**Given passage:**
Add zoned_uid property with additive least privilege authorization

This implements zoned_uid - a ZFS property that delegates dataset
visibility and administration to user namespaces owned by a specific
UID, enabling rootless Podman/Docker with native ZFS storage.

Usage: zfs set zoned_uid=1000 pool/dataset

Problem solved:
- zfs zone requires an existing namespace PID
- Podman creates a new namespace on each container start
- Solution: delegate to UID, any namespace owned by that UID is
  authorized

Authorization model — three-layer additive (all must pass):

  L0 (auth):     Namespace owner UID matches zoned_uid property
  L1 (dsl_deleg): Per-operation grants via `zfs allow` (when pool
                   delegation is ON — the default)
  L2 (cap tier):  Linux capability in the namespace determines the
                   operation class permitted

While CAP_SYS_ADMIN is a namespaced capability (the namespace owner
always holds it within their own user namespace), granting blanket
access based solely on its presence is contrary to the Principle of
Least Privilege. This change introduces tiered capability requirements
so that non-destructive operations (create, snapshot, set property)
require only CAP_FOWNER, while destructive operations (destroy, rename,
clone) continue to require CAP_SYS_ADMIN — both of which are namespaced
capabilities scoped to the user namespace, not the init namespace.

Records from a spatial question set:
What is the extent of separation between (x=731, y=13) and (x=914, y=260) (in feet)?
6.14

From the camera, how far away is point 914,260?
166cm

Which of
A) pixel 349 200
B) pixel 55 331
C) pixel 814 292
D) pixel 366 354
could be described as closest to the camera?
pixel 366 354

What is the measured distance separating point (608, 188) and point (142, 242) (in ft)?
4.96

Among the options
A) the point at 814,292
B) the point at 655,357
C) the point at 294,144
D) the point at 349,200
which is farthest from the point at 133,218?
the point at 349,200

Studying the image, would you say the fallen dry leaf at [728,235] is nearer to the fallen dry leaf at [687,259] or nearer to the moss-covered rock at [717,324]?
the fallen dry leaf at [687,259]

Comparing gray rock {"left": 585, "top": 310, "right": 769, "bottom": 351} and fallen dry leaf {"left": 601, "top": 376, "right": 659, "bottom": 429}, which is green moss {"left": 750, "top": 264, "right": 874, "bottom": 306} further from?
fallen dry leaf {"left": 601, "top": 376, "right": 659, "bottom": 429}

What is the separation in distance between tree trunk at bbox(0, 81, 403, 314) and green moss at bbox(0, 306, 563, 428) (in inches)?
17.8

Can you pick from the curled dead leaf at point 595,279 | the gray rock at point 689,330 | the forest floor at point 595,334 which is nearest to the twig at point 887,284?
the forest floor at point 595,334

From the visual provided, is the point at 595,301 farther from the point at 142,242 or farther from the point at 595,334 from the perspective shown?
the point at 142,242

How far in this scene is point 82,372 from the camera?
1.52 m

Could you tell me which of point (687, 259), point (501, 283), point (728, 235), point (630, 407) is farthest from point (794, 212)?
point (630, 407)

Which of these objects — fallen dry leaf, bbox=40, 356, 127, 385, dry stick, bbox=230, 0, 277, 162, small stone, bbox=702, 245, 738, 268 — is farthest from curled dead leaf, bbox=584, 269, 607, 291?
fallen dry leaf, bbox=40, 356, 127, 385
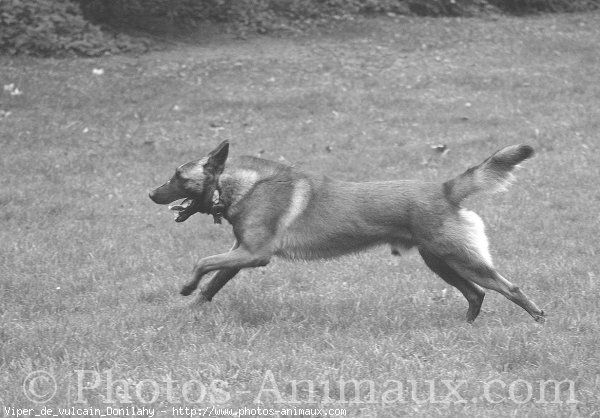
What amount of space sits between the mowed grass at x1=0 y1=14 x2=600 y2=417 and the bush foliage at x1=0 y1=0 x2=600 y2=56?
0.85 meters

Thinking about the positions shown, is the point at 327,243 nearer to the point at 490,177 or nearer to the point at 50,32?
the point at 490,177

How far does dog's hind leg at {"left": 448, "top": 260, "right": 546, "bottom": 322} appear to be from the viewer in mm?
5281

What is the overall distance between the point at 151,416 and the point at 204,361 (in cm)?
74

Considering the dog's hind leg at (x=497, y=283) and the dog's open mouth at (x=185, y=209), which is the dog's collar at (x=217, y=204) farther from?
the dog's hind leg at (x=497, y=283)

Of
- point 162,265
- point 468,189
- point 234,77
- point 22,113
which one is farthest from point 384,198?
point 234,77

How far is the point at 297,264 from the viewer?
690 centimetres

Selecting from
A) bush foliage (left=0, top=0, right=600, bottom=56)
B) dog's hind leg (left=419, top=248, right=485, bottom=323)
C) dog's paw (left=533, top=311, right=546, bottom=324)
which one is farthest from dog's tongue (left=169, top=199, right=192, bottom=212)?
bush foliage (left=0, top=0, right=600, bottom=56)

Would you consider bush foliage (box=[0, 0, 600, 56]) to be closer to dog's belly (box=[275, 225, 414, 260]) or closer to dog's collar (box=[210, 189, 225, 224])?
dog's collar (box=[210, 189, 225, 224])

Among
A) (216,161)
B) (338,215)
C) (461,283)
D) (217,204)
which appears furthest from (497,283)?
(216,161)

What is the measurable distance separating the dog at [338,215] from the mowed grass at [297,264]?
0.35 m

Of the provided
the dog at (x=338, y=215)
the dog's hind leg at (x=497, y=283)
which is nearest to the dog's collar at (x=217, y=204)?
the dog at (x=338, y=215)

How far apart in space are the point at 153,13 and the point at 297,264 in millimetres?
12625

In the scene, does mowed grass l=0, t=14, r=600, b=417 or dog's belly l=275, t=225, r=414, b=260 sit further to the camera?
dog's belly l=275, t=225, r=414, b=260

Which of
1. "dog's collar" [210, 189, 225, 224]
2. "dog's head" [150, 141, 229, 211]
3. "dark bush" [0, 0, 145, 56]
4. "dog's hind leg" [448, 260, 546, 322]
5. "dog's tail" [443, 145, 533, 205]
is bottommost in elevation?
"dark bush" [0, 0, 145, 56]
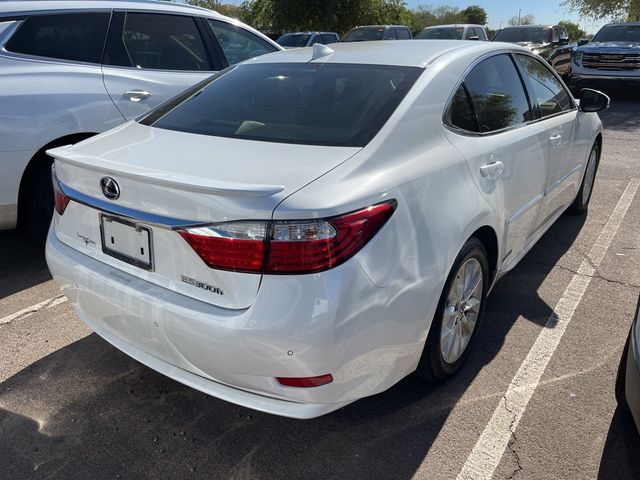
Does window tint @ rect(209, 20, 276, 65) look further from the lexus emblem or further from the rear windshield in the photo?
the lexus emblem

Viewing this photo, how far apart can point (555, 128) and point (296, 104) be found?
1943mm

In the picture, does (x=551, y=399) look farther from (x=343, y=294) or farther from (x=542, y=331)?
(x=343, y=294)

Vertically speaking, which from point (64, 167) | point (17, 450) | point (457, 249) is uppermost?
point (64, 167)

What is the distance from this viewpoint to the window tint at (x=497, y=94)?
9.80 ft

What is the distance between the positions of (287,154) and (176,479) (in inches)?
52.6

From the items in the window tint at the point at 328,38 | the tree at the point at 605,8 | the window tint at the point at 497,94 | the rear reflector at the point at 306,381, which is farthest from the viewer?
the tree at the point at 605,8

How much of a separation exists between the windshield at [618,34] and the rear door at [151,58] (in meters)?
12.1

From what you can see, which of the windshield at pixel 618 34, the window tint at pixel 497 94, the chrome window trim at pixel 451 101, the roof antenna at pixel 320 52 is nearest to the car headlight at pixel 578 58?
the windshield at pixel 618 34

**Aim 1:** In the zoned_uid commit message, which Linux capability do non-destructive operations such as create, snapshot, and set property require?
**Aim 2:** Count the lines of the records that contain the string "provided", treating case as significant, and reply with the number alone.

**Final answer 1:** CAP_FOWNER

**Final answer 2:** 2